Shane Warne We needed four wickets and they needed less than 30 to win. I bowled a maiden first up. They were landing where I wanted them to land. Moie [Matthews] took a wicket next over and I started thinking we were in with a chance. Then next over I took a wicket - my first for the match. Deano ran over and said, "Well done, mate. You're only averaging 160 now." I tried to laugh, but couldn't. I was too nervous. Next up Moie bowled a good over and I took another wicket in my next. "Now you only average 80, Warnie," Deano said. By this stage we needed one wicket to win and they still needed 25 runs. Then came another two boundaries off Mo and things were very tight.
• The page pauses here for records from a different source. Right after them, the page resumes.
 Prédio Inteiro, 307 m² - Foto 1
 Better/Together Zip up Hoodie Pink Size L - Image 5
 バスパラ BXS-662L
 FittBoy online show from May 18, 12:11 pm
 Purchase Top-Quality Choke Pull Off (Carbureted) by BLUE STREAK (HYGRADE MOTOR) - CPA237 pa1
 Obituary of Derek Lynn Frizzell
Sri Lanka needed 16 runs with one wicket in hand. Healy missed a crucial stumping. Gurusinha was still there and itching to have a go at Warne.
Healy At nine down, I missed a stumping chance when I came up too early and the ball scuffled away from me, but Warnie got the crucial final wicket in the following over, for which I will always be grateful.
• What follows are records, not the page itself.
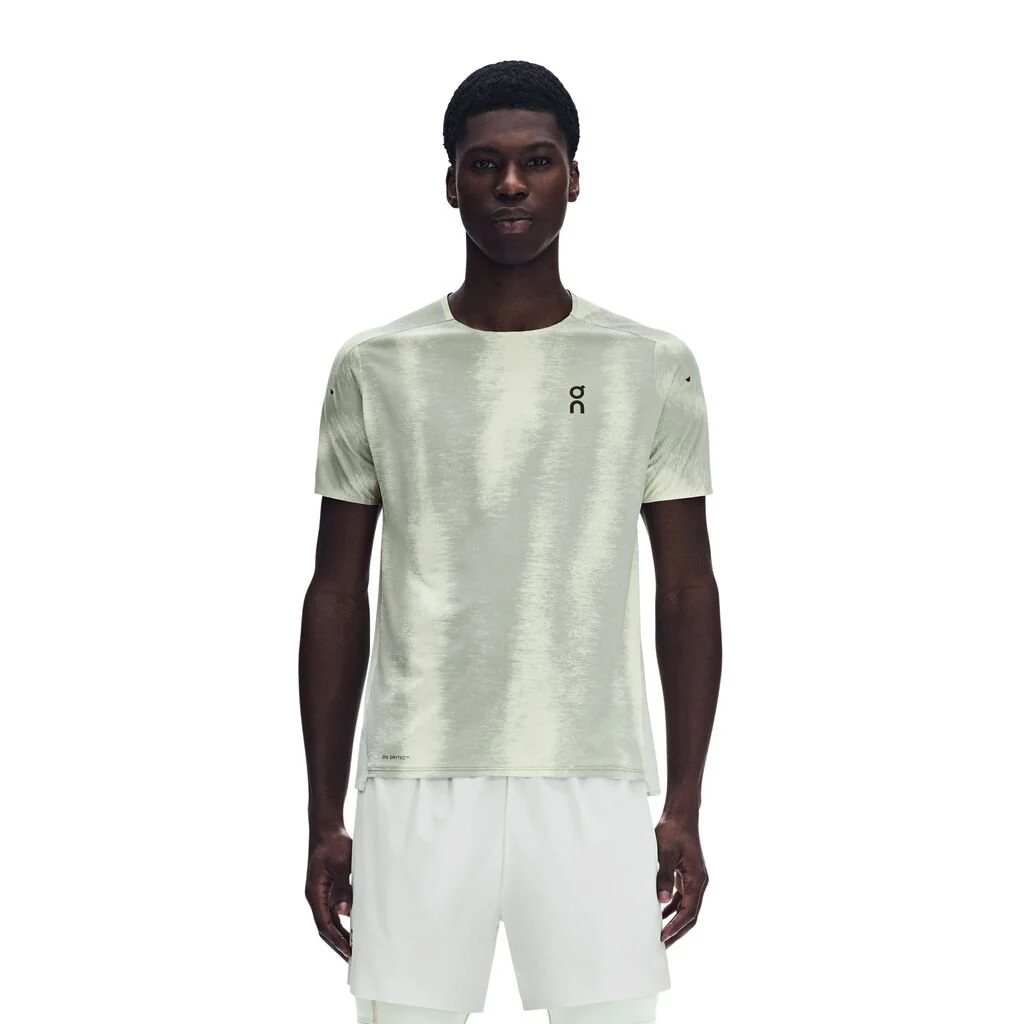 ON Mens Performance-T Terra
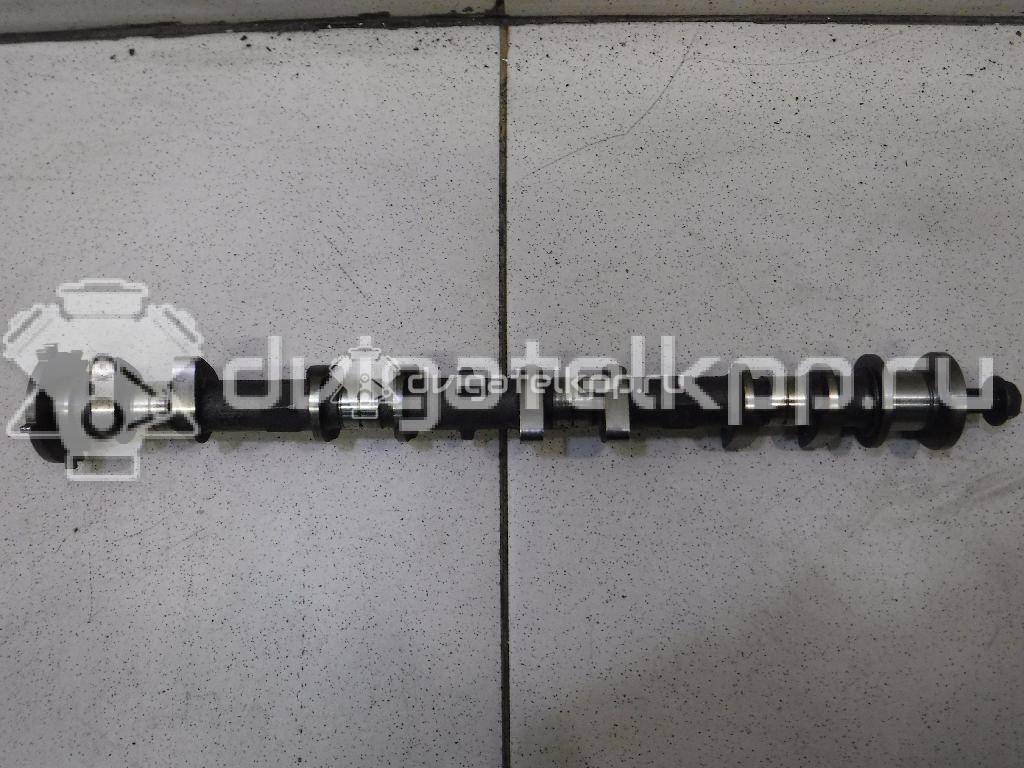 Фото Распредвал впускной для двигателя QR25DE для Nissan (Dongfeng) / Suzuki / Mitsuoka / Nissan 141-203 л.с 16V 2.5 л Бензин / этиловый спирт / природный газ 13020JA00A {forloop.counter}}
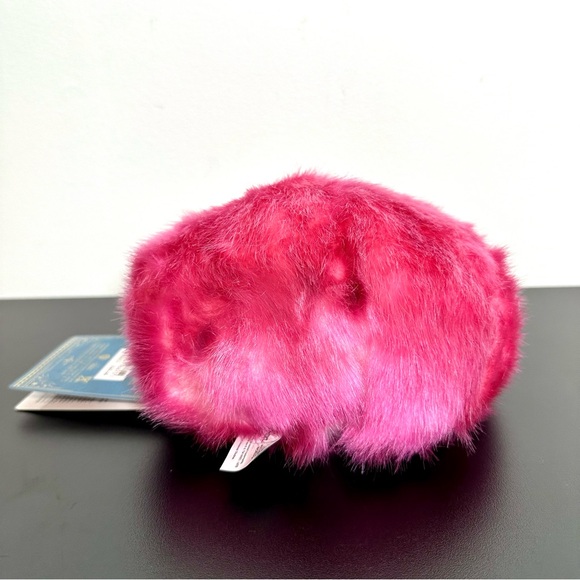 Pygmy Puff Pink Plush NEW WITH TAG Working Sound Wizarding World of Harry Potter - Picture 6 of 10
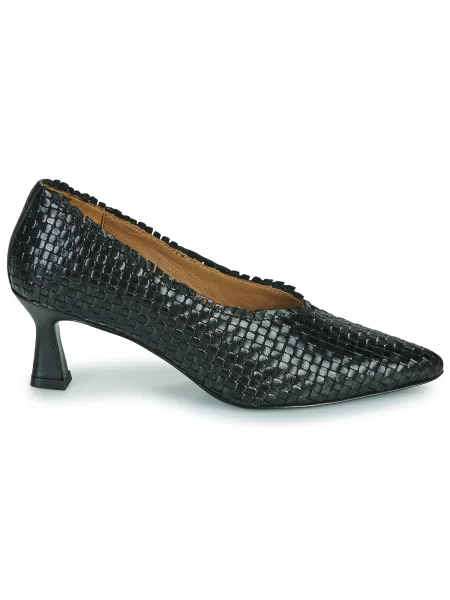 Pantofi Jb Martin negru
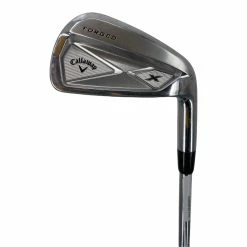 Callaway X Forged 6 Irons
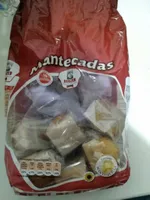 Mantecadas
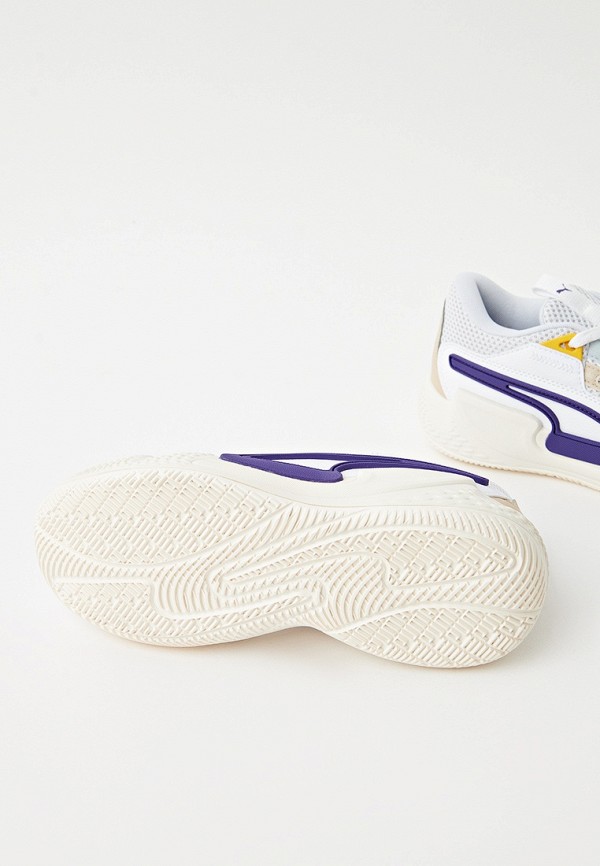 Кроссовки PUMA белый, размер 41,5, фото 5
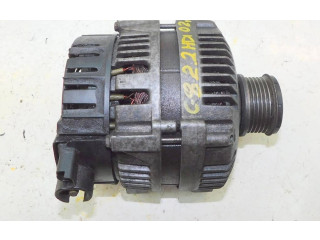 Генератор    Citroen C8      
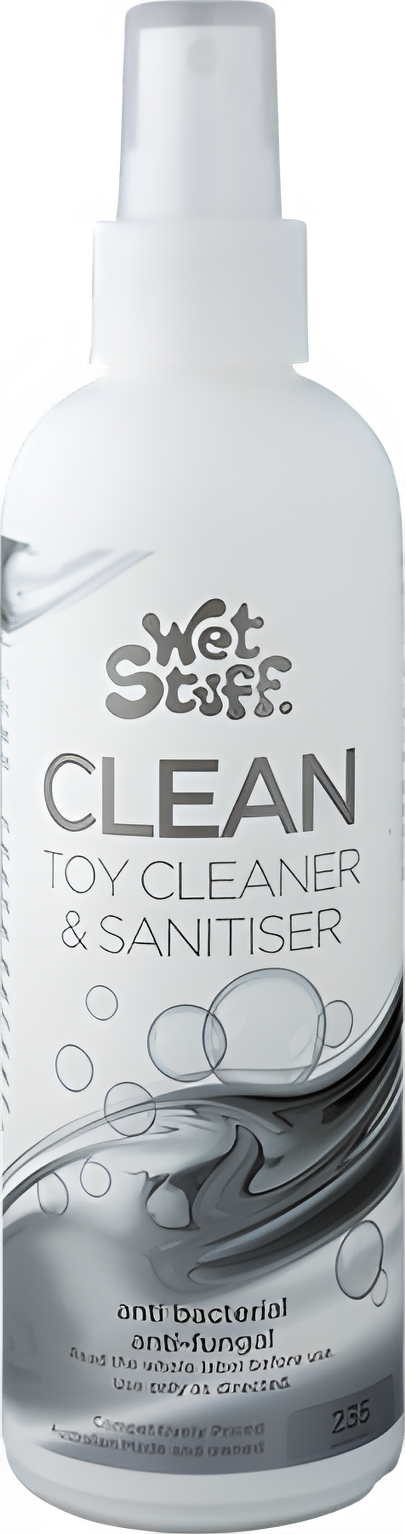Clean Spray Body Sanitiser (235g)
Gurusinha I was facing Matthews, who I had hit for two consecutive fours, both sweeps. Next delivery, the last of the over, I wanted to take a single, but Ranjith Madurasinghe, the last man, was not keen. I wanted to face Warne and I was confident I could get the remaining runs on my own, so I asked Ranjith to get a single. But he pushed the ball straight into the hands of Matthews at mid-off.
"We heard them yelling their victory song, and each time they yelled and shouted in enjoyment, it was like I was being stabbed with a knife in the chest over and over again" Romesh Kaluwitharana
Allan Border The Sri Lankans had taken to Shane's new-look bowling. With them needing 30-odd to win, still four wickets in hand, I threw the ball to Warnie. It was a huge gamble. He looked a little shocked to get the ball but said he was ready for the job. We won a Test we shouldn't have and the Warne legend was born.
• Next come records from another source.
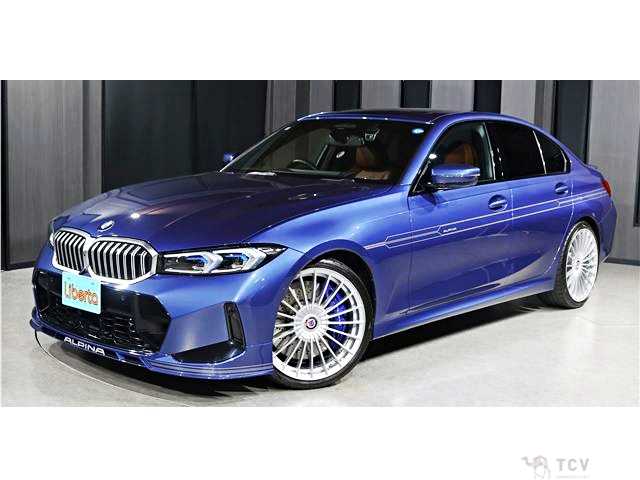 2024 BMW Alpina BMW Alpina Others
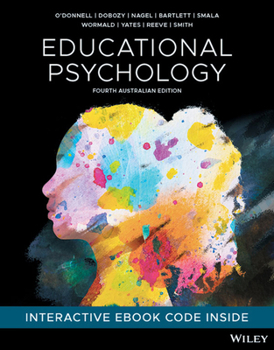 Paperback Educational Psychology Book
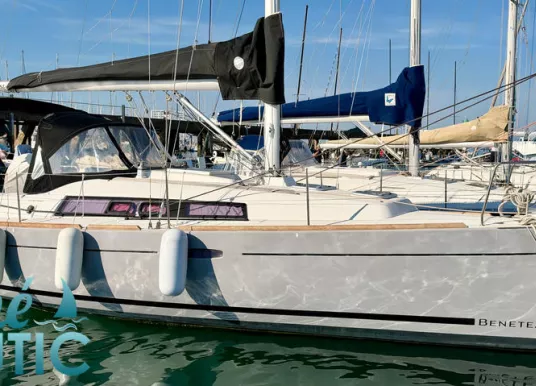BENETEAU - oceanis 31 DL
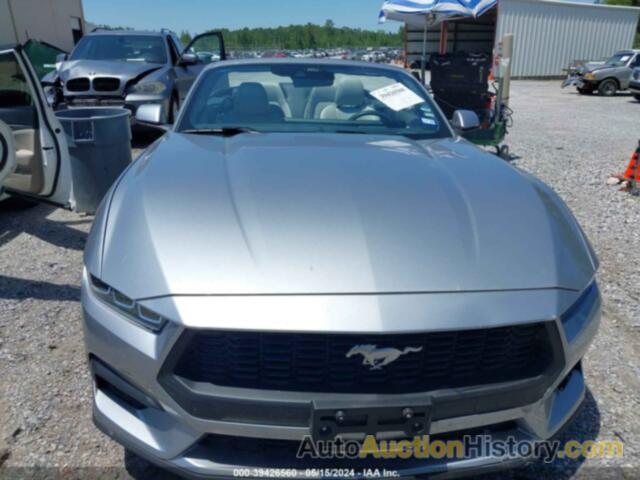 FORD MUSTANG ECOBOOST PREMIUM, 1FAGP8UH8R5118876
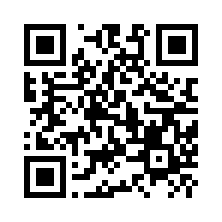 QR Code for bitcoin:1FXT65d4AF3TkCf7eA9jZDpM9LeEmwssi1
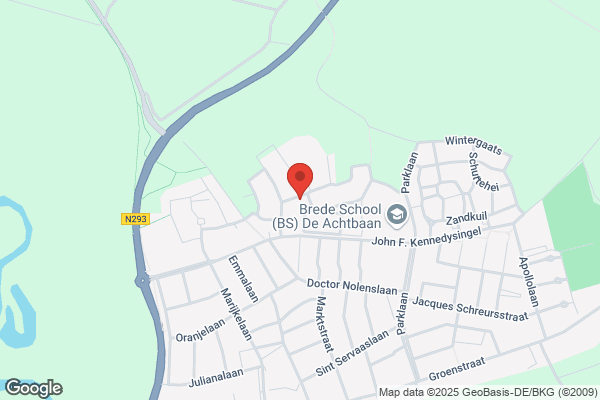 Baars, Jack
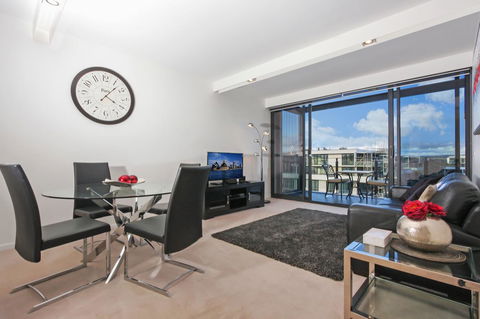 Dockside 4 Kingston ACT - Accommodation in Bendigo 13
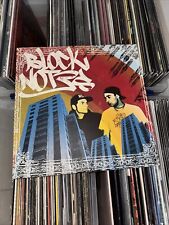 Stokka e Madbuddy - Blocknotes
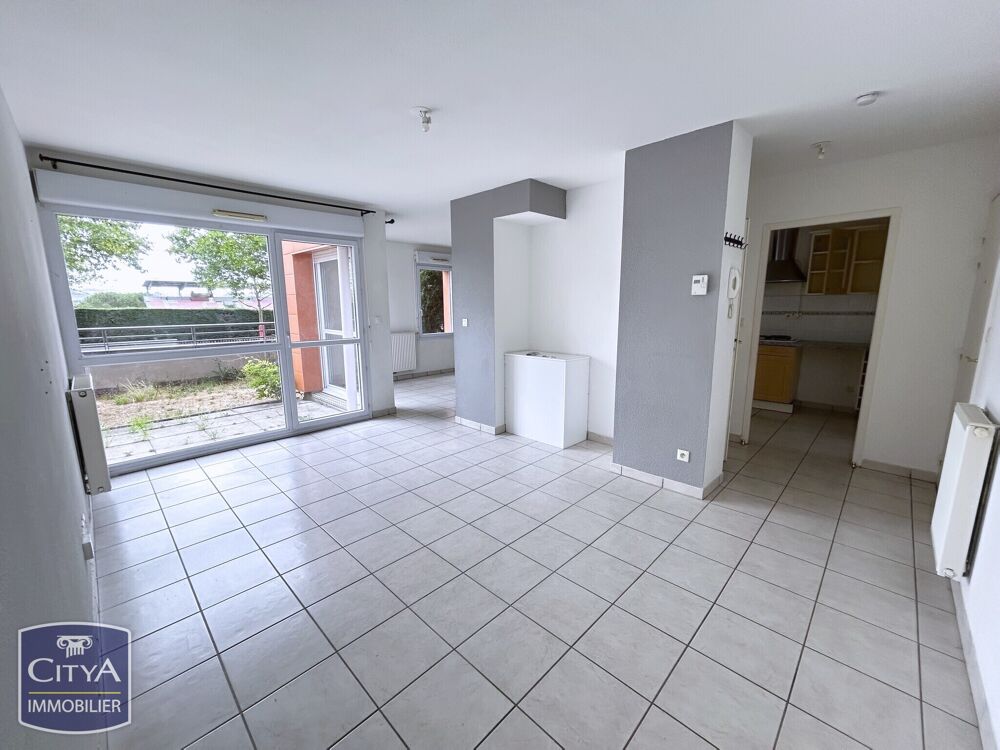 Appartement 3 pièces 67 m² · à Cournon-d'Auvergne · 67 m² · 173 000 €
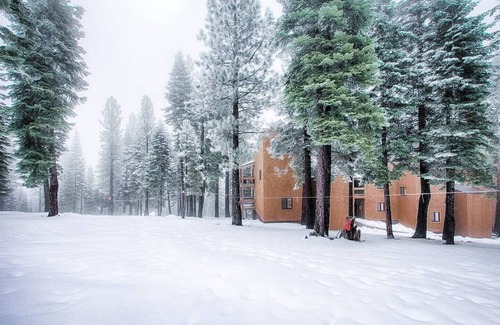 Truckee Condo | Experience Northstar Ski-In/Ski-Out 2BR Gem at Truckee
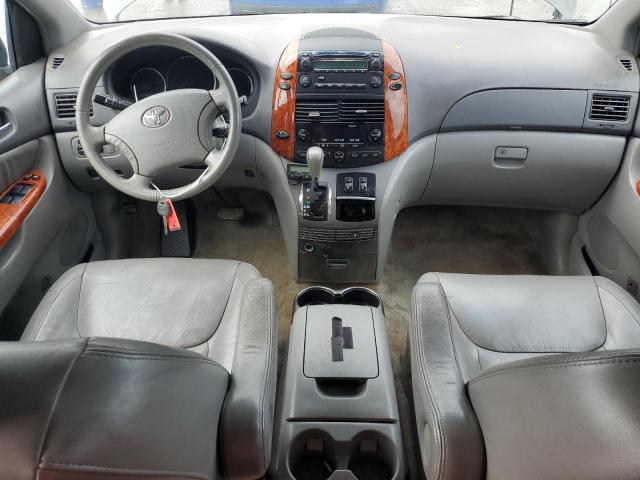 Photo 7 VIN: 5TDYK4CC1AS328875 - TOYOTA SIENNA XLE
Jones AB kept telling every bowler what he had to do. "Billy [McDermott], you keep doing this. Moie, you are doing a great job. And you [Warne], you are going to win me the game." He kept pointing to Warnie - he was the man, while we were wondering what was he on.
Hathurusingha We panicked. Actually the word is "excited", because we wanted to beat Australia since we did not have any Test victory against them, and were in a hurry.
It was Border's first victory as captain and only his second as a player in 20 Tests since 1979 in the subcontinent. As Boon and the Australians belted out the "Southern Cross" victory song, metres away the dejected Sri Lankans were left contemplating what could have been.
Kaluwitharana It was like someone had died. We were that downcast in the dressing room. Out of 15 sessions, we dominated 14 and a half but lost the match in half a session. The rooms at the SSC are separated by a flimsy wall. We heard them yelling their victory song, and each time they yelled and shouted in enjoyment, it was like I was being stabbed with a knife in the chest over and over again. I cried.
Hathurusingha At the SSC you have to walk up the stairs to get to the dressing room, which is on the second floor. Marvan was so shattered he never came back. He was crying. Everyone was upset by the defeat but somebody like Marvan was worried about his Test future.
Gurusinha We learned a big lesson. Later that year, against New Zealand, when we faced a target of 70-odd, we got them in 11 overs [14.4] and won that Test. That defeat against Australia taught us to handle pressure.
Jones We went from dragging our heads to an unbelievable victory. It was the most emotions we witnessed in one day. We probably did not give Sri Lanka the respect they deserved.
Warne If that Test had been on television in Australia, it would be remembered as one of the great matches of all time. Those three wickets changed things for me.